People queue outside a bank to withdraw cash and deposit their old high denomination banknotes in Mumbai, India, December 2, 2016.
Location: Bank of Maharashtra branch in Mumbai
Depositor: Please accept my cash deposit of old notes with written explanation
Bank Manager: Why have you come so late? Rules have changed.
Depositor: Madam, I was not in Mumbai and had no means to exchange this cash.
Bank Manager looks at the explanation and the amount mentioned in the form. Raising her voice, she asks, “Madam, at least give reasons that one can believe. Whose account is this?”
Depositor: This is my daughter’s account. She is 18 years old.
Bank Manager: How did she collect such a large amount?
Depositor: This is my money which I saved over the years.
Bank Manager: Sorry. Please deposit in your own account giving adequate reasons. Otherwise I cannot accept.

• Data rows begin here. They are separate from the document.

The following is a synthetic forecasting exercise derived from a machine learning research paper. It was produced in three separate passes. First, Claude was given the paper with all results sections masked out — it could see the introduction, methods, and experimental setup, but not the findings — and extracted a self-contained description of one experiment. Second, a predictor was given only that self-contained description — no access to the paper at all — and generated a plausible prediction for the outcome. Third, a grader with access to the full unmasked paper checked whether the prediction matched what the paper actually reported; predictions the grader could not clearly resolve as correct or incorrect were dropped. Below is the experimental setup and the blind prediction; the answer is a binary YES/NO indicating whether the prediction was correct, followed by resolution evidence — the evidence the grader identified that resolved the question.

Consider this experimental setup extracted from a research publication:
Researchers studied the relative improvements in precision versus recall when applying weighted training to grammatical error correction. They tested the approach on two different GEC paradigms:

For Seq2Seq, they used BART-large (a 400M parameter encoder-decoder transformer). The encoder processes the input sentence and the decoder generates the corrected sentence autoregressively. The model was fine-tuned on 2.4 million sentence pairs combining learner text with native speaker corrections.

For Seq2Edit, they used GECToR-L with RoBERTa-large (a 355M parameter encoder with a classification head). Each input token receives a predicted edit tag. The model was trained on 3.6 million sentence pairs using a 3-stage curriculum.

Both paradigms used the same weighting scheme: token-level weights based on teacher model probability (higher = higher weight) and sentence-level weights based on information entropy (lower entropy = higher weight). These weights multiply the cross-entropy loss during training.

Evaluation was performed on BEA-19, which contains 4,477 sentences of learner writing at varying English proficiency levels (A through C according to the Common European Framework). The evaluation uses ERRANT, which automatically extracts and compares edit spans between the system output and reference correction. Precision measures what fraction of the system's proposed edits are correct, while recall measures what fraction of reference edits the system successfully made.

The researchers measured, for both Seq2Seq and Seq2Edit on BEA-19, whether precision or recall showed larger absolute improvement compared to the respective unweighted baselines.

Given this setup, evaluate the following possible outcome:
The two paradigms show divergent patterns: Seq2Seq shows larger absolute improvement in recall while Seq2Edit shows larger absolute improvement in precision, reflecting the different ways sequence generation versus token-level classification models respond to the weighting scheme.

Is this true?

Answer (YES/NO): NO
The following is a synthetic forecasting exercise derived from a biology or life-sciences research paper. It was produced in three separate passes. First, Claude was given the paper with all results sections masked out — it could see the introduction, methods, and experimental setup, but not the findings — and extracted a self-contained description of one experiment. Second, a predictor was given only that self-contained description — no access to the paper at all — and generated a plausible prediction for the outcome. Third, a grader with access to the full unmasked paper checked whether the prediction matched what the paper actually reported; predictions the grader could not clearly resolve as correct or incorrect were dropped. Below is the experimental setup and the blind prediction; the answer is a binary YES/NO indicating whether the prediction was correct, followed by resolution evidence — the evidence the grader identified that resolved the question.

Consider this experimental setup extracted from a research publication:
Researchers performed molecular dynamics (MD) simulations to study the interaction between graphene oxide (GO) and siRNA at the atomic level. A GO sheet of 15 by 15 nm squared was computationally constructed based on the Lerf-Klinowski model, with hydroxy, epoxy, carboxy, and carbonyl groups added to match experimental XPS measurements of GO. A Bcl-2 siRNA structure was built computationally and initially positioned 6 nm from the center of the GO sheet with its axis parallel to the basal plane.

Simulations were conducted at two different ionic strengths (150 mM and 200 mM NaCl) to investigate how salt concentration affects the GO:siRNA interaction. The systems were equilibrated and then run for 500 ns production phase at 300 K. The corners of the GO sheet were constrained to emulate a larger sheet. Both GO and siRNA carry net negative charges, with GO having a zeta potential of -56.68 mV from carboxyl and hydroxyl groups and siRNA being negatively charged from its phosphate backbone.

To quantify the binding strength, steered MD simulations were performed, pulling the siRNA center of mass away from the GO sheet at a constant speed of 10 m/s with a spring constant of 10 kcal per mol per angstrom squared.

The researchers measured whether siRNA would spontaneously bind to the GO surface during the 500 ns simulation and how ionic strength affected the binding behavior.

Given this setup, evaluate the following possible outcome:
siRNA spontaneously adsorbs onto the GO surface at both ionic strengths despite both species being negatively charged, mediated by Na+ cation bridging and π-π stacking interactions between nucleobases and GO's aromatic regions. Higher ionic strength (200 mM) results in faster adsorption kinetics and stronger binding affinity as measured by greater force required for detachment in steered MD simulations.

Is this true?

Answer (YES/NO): NO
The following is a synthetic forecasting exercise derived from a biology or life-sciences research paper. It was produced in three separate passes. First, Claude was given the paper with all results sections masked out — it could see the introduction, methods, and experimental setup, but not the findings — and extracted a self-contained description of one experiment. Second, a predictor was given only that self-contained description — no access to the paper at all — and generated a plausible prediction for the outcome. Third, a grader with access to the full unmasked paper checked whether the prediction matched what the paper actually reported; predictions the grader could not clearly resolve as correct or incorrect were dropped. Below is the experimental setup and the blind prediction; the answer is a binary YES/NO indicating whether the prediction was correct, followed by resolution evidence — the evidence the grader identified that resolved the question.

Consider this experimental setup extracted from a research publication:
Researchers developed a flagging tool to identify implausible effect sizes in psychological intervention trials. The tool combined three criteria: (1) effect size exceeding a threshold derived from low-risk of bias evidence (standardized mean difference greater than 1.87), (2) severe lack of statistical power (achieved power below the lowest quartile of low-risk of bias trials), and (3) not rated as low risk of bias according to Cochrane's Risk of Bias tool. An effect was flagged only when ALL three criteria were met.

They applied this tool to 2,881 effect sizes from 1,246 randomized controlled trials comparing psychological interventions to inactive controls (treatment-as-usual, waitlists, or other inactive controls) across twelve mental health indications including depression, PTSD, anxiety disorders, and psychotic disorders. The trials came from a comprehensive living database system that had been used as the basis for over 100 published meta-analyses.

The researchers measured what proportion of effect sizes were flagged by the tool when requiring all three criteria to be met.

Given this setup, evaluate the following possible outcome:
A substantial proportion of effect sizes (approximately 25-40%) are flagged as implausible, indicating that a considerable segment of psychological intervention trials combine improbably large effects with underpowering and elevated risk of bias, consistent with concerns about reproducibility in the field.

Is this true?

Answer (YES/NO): NO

This conversation between a lady depositor and an exasperated branch manager took place today morning as I visited various bank branches to find out how they are dealing with the ever changing rules of the Reserve Bank of India. The responses across 6 private and public sector branches suggested that they are struggling to put out a unified response to their customers. Let us take a look at how each of them responded.
Kotak Mahindra Bank:
I met the manager and asked him if I can deposit Rs 20,000 in old notes. He said that I am free to deposit the money, even if it is above Rs 5000 but only at my home branch (some 20 kms away). When I argued that RBI does not insist on home branch deposits, the manager said that banks are free to form their own rules as it suits them operationally. Interestingly, he also said that for every deposit of up to Rs 2.5 lakhs, the branch manager can give approval and for any amount above that, the area manager’s approval has to be sought.
The official I met said there is nothing to worry and I can deposit anytime with the explanation. This proactive official gives me additional suggestions as well on the reasons I can give to clear any possible hurdles.
State Bank of India, Dena Bank & Citibank
All three branches that our team visited did not insist on the condition of depositing at the home branch. Their only condition was to fill up the form citing reasons for not depositing cash earlier. Only SBI tried to probe whether deposits were made earlier in the account.
‘Why has PM Narendra Modi broken his promise?’
While the private banks looked to be in better control in managing the late round of deposits and angry customers, the public sector banks appeared to be under stress, going by the number of depositors they service on any given day. No wonder, the RBI has once again revised its notification issued on December 19 with this new circular today. The present rules have now lifted the limit of Rs 5,000 for fully KYC compliant accounts.
But one question that most depositors were asking is this: If Prime Minister Narendra Modi himself assured the nation through a televised address on November 8 on depositing any amount till December 30, why were these rules changing on a weekly basis, keeping the limit as low as Rs 5,000?
500 और 1,000 रुपये के पुराने नोट, 10 नवम्बर से लेकर 30 दिसम्बर तक अपने बैंक या डाक घर के खाते में बिना किसी सीमा के जमा करवा सकते हैं: PM
— PMO India (@PMOIndia) November 8, 2016
Infact, the finance minister had insisted on November 12 that there was no need to panic and to avoid crowding at the banks as the depositors had time till December 30.
LIVE: Everyone need not come to deposit old notes in the beginning days itself, you have time till Dec 30: FM @arunjaitley
— PIB India (@PIB_India) November 12, 2016
Interestingly, this is how political activist Yogendra Yadav chose to explain his delay in depositing old notes at his bank.
This is the “explanation” I have given my bank for making a small deposit today. Pl retweet if you agree pic.twitter.com/v1JyhpADZ3
— Yogendra Yadav (@_YogendraYadav) December 20, 2016
The Reserve Bank of India has also taken a lot of flak in recent times for changing rules that often seem to be out of touch with operational realities at banks and the inconvenience it is causing to ordinary depositors.
Within two short months, the RBI has lost credibility and legitimacy built carefully over decades. Will take a long time to restore
— Sidharth Bhatia (@bombaywallah) December 21, 2016
Probably best summed up by a comment that I overheard from a bank manager who seemed to be at her wits end dealing with angry and impatient depositors.
“When your times are bad, trouble hits you from all sides. Wonder when will this all end?”